But many analysts expected the meeting to be brief and potentially short on specifics.
Lenders of first resort
Meantime, central banks around the world had little choice but to act aggressively to stem the seizure in global credit.
The Bank of Japan injected 800 billion yen (S$11 billion) in an over-the-weekend operation and Australia's central bank added A$1.57 billion (S$1.8 billion) in repurchase agreements, way above an estimated daily need of A$1.195 billion.
In Europe, the BoE auctioned US$10 billion overnight money and US$30 billion of one-week cash. It also relaxed collateral rules for its weekly three-month auctions.
The ECB auctioned US$50 billion of three-day funds, having drawn bids of over US$82 billion, and threw open the doors for thousands of banks to access its 'fine-tuning' operations for overnight auctions.
The ECB also said on Friday financial institutions upped their borrowing from the central bank.
The ECB left its benchmark rate on hold at 4.25 per cent on Thursday but highlighted the risk to the European economy from the credit crunch, suggesting the first euro zone rate cut in five years was on the cards.

_INFORMATION PROVIDED_
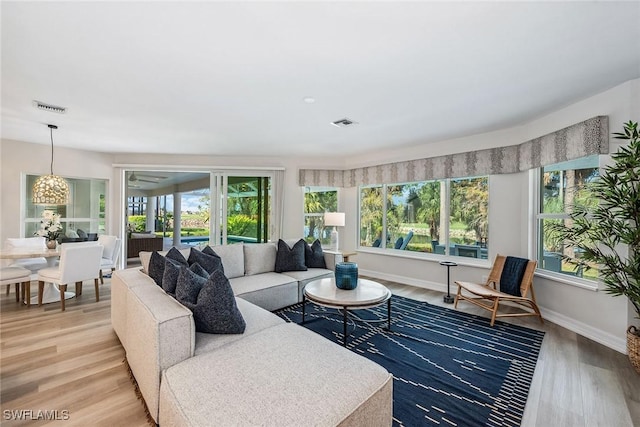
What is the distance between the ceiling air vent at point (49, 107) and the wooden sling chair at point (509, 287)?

_TO-DO LIST_
1 - In the central bank text, could you print the part that opens with the words containing "The ECB also" and closes with "on the cards."?
2 - Answer these questions from the central bank text:
(a) How much did the Bank of Japan inject in its over-the-weekend operation?
(b) How much one-week cash did the BoE auction?
(c) At what level did the ECB leave its benchmark rate on Thursday?
Work only from the text about central banks.

_RESULTS_
1 -
The ECB also said on Friday financial institutions upped their borrowing from the central bank.
The ECB left its benchmark rate on hold at 4.25 per cent on Thursday but highlighted the risk to the European economy from the credit crunch, suggesting the first euro zone rate cut in five years was on the cards.

2 -
(a) 800 billion yen (S$11 billion)
(b) US$30 billion
(c) 4.25 percent